A second measure could sharply curtail the use by unions of members’ dues for political lobbying, a campaign being waged in other state capitals and on Capitol Hill.

 

While Democratic gubernatorial hopeful Al Cecchi has denounced the initiative process as “legislative vigilantism,” Mr. Unz, a former GOP candidate for governor, defends the system.

 

“It was put in place because of the difficulty of ordinary people getting things done through the legislature,” he said. “Most years, the legislature can’t even pass a budget.”

 

According to Field poll last month, 66 percent of voters favor the anti- bilingual-education measure, including 60 percent of Democrats and 63 percent of blacks. Even among the state’s Hispanic voters, 46 percent said they favor the measure, compared with 45 percent opposed. State Attorney General Dan Lungren, Republican candidate for governor, has yet to take a position on the measure.

 

The measure would mandate the use of English in the state’s public school classrooms while providing for a one-year program of “sheltered immersion” for children not fluent in English.
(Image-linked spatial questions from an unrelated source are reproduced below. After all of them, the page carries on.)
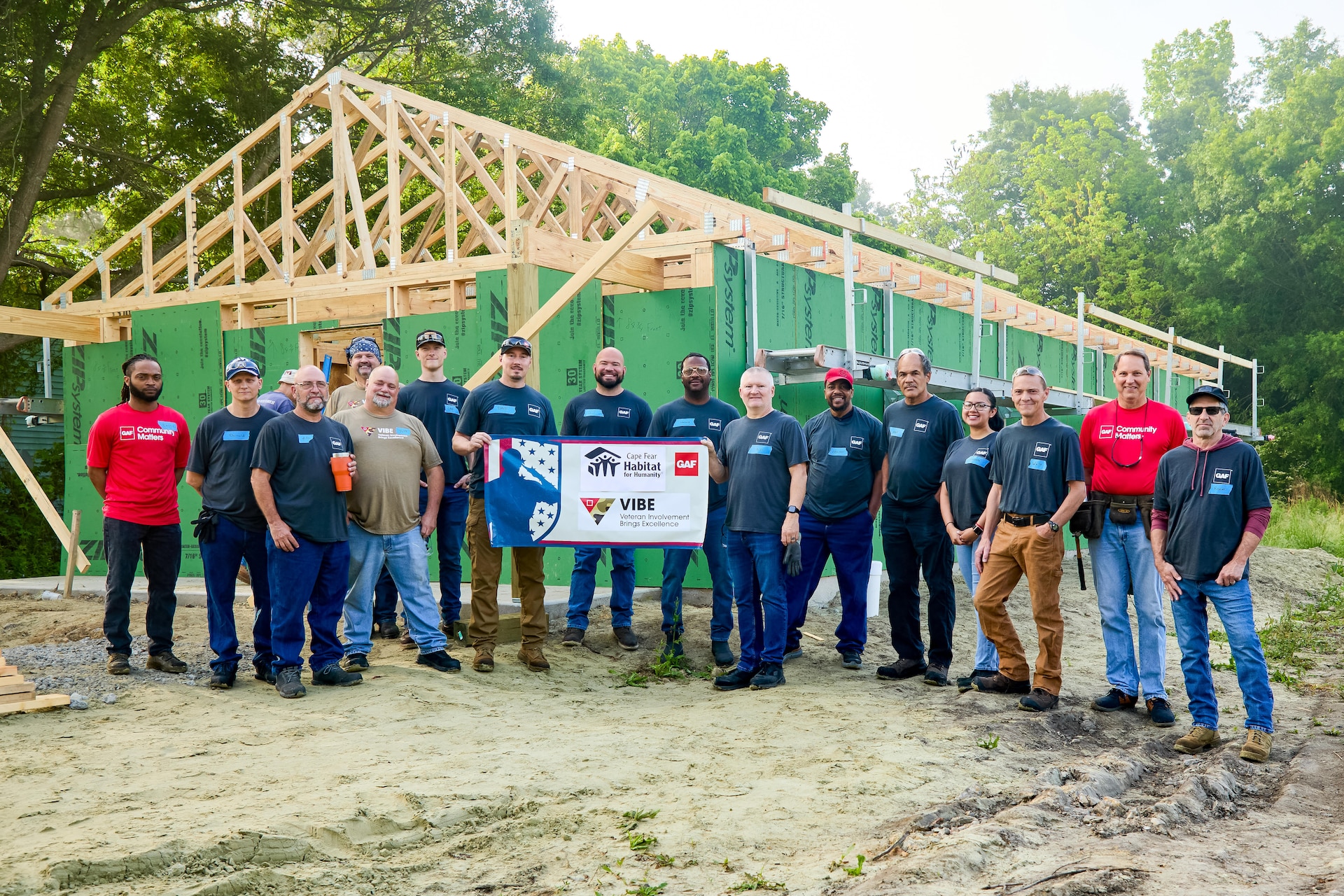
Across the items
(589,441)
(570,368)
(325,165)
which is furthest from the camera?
(325,165)

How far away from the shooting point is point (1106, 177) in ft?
119

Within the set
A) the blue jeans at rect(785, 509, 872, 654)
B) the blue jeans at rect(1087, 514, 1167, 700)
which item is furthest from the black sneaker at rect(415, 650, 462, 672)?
the blue jeans at rect(1087, 514, 1167, 700)

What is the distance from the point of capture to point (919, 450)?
6.62 meters

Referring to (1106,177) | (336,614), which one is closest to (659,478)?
(336,614)

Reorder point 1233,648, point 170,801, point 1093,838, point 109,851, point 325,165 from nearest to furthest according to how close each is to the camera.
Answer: point 109,851
point 1093,838
point 170,801
point 1233,648
point 325,165

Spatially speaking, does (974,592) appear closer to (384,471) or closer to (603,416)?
(603,416)

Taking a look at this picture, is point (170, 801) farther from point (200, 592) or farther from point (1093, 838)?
point (200, 592)

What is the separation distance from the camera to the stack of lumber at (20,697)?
18.2 ft

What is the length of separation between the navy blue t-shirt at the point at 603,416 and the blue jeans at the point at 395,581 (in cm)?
131

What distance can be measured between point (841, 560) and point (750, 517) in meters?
0.87

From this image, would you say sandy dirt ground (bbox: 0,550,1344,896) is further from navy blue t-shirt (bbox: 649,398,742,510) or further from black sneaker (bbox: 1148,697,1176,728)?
navy blue t-shirt (bbox: 649,398,742,510)

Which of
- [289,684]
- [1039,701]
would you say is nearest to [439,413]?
[289,684]

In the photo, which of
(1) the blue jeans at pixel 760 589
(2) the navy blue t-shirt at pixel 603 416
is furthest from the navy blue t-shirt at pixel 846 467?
(2) the navy blue t-shirt at pixel 603 416

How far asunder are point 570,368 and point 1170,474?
5.63 metres
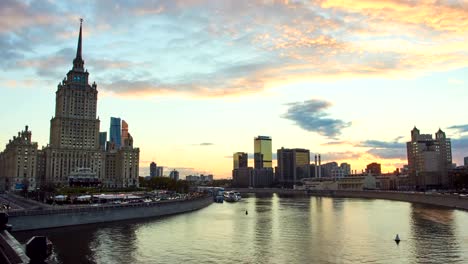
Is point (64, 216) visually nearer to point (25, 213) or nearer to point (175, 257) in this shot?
point (25, 213)

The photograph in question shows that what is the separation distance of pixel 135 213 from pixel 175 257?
52451 millimetres

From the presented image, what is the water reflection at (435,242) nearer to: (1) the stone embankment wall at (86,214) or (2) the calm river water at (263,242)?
(2) the calm river water at (263,242)

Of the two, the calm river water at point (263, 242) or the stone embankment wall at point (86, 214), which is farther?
the stone embankment wall at point (86, 214)

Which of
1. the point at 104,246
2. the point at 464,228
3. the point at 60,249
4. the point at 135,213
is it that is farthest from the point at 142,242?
the point at 464,228

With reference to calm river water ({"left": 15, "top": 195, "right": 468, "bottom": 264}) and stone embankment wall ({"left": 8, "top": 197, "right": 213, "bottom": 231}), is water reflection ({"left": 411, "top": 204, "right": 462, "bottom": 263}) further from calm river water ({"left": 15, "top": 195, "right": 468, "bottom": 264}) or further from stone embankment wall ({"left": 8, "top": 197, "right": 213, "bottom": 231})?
stone embankment wall ({"left": 8, "top": 197, "right": 213, "bottom": 231})

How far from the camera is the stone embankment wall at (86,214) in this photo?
2991 inches

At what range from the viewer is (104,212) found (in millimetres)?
95062

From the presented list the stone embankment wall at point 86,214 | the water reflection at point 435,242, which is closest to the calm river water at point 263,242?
the water reflection at point 435,242

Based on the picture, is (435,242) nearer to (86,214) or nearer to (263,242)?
(263,242)

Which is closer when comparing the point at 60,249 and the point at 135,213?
the point at 60,249

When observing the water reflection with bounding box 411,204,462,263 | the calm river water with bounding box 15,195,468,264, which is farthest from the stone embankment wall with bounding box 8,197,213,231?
the water reflection with bounding box 411,204,462,263

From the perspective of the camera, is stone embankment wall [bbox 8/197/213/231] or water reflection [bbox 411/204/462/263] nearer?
water reflection [bbox 411/204/462/263]

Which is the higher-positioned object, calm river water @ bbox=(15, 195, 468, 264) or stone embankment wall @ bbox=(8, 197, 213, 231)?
stone embankment wall @ bbox=(8, 197, 213, 231)

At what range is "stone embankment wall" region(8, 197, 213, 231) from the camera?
2991 inches
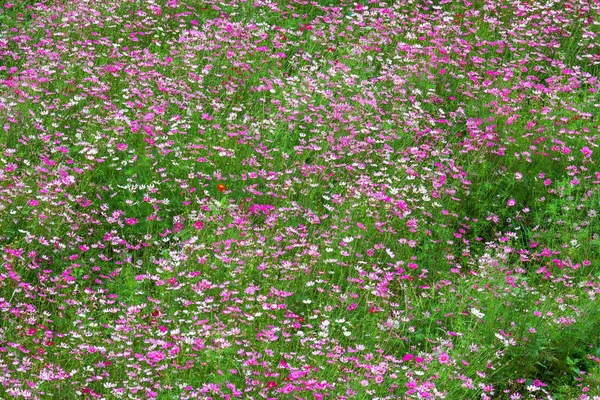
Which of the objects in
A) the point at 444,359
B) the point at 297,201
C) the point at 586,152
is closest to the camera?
the point at 444,359

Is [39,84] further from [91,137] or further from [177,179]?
[177,179]

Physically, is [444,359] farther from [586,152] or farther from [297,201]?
[586,152]

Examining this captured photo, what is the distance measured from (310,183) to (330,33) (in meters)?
2.64

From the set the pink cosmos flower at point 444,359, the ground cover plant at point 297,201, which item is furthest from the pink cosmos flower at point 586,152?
the pink cosmos flower at point 444,359

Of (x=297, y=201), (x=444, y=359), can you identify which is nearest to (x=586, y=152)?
(x=297, y=201)

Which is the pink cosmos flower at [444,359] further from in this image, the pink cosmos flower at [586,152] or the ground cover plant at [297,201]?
the pink cosmos flower at [586,152]

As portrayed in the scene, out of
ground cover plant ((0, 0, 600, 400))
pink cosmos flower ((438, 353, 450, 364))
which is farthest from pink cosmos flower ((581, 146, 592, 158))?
pink cosmos flower ((438, 353, 450, 364))

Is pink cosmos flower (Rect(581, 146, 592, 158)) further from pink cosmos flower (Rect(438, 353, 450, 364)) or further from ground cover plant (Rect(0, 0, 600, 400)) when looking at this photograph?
pink cosmos flower (Rect(438, 353, 450, 364))

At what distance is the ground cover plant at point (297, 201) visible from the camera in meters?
4.71

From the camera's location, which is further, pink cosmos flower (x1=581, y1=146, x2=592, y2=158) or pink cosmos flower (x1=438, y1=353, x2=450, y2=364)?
pink cosmos flower (x1=581, y1=146, x2=592, y2=158)

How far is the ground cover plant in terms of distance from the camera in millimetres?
4711

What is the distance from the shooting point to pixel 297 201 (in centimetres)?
619

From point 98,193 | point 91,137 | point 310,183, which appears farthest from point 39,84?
point 310,183

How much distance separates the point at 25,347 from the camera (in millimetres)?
4672
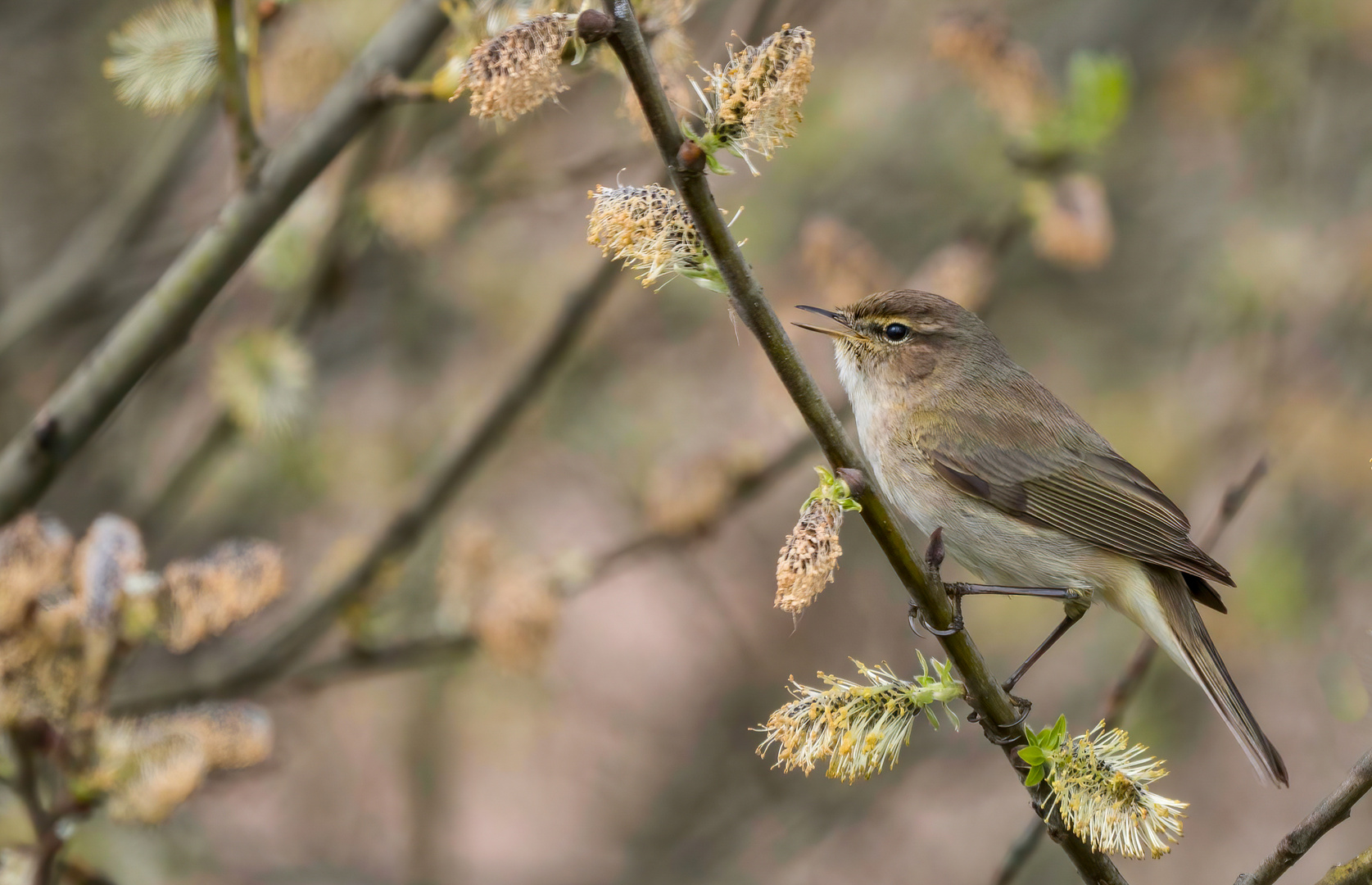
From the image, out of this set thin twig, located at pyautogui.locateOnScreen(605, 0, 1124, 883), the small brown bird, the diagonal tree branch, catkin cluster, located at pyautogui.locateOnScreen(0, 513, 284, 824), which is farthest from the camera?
the diagonal tree branch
The proposition requires spending $50 million per year for 10 years for “limited English proficiency” instruction, a measure that has drawn fire from some conservatives opposed to bilingual education.

 

The California Association of Bilingual Educators and state teachers unions oppose the measure, also attacked by the Mexican American Legal Defense and Education Fund as anti-Hispanic.

 

Prop 226 would require unions to obtain the permission of members before using union dues or fees for political contributions. The measure requires unions to keep records of how contributions are spent and also prohibits foreign residents and governments from making political contributions to state candidates. In the Field poll, 71 percent of voters favored the measure.

 

Also submitted for voters’ consideration this year:

 

* Proposition 223 would prohibit state school districts from spending more than a nickel of every budget dollar on administration. The initiative is backed both by the state’s teachers unions and by Republican Darrell Issa, the San Diego businessman running for Democrat Barbara Boxer’s Senate seat.

 

* While term limits for state officials are already in effect, Proposition 225 would put the state on record in support of a constitutional amendment limiting senators to two terms and representatives to three.

 

The initiative system has proved to be a two-edged sword. A 1994 proposition to permit school vouchers failed, and Proposition 187, eliminating public services for illegal immigrants, has been tied up in the courts since its 1994 passage. Proposition 209 in 1996, banning state race and gender preferences, also faced stiff legal challenges but eventually became law.

 

Even Proposition 13, the famous 1978 initiative that inspired a national tax revolt, continues to take its lumps.

 

The measure capped property tax rates at 1 percent and required a two-thirds vote of the legislature to raise state taxes. Despite opposition by then-Gov. Jerry Brown, 65 percent of state voters approved the measure, since blamed for what some liberals call the “Mississippification” of California.

 

“That’s wrong,” said Larry McCarthy, president of the California Taxpayers Association, which initially opposed the measure but has come to support it.

 

“There was no precipitous drop in revenue, and this discredits the concept that we are doing huge damage to public services,” he said.

 

Despite the criticism of the process, Mr. McCarthy said there was little chance voters would agree to change it. “It’s their way of protecting their interests,” he said. “The public has been remarkably focused. We have a more enlightened electorate.”

 

Some 50 other initiatives are now attempting to qualify for the November ballot. They include one backed by Rob Reiner, formerly a star on television’s “All in the Family” and director of “When Harry Met Sally . . .” and other films.

 

Now chairman of California Children and Families First, Mr. Reiner seeks to increase the tax on cigarettes by 50 cents a pack and spend the revenues on programs for children.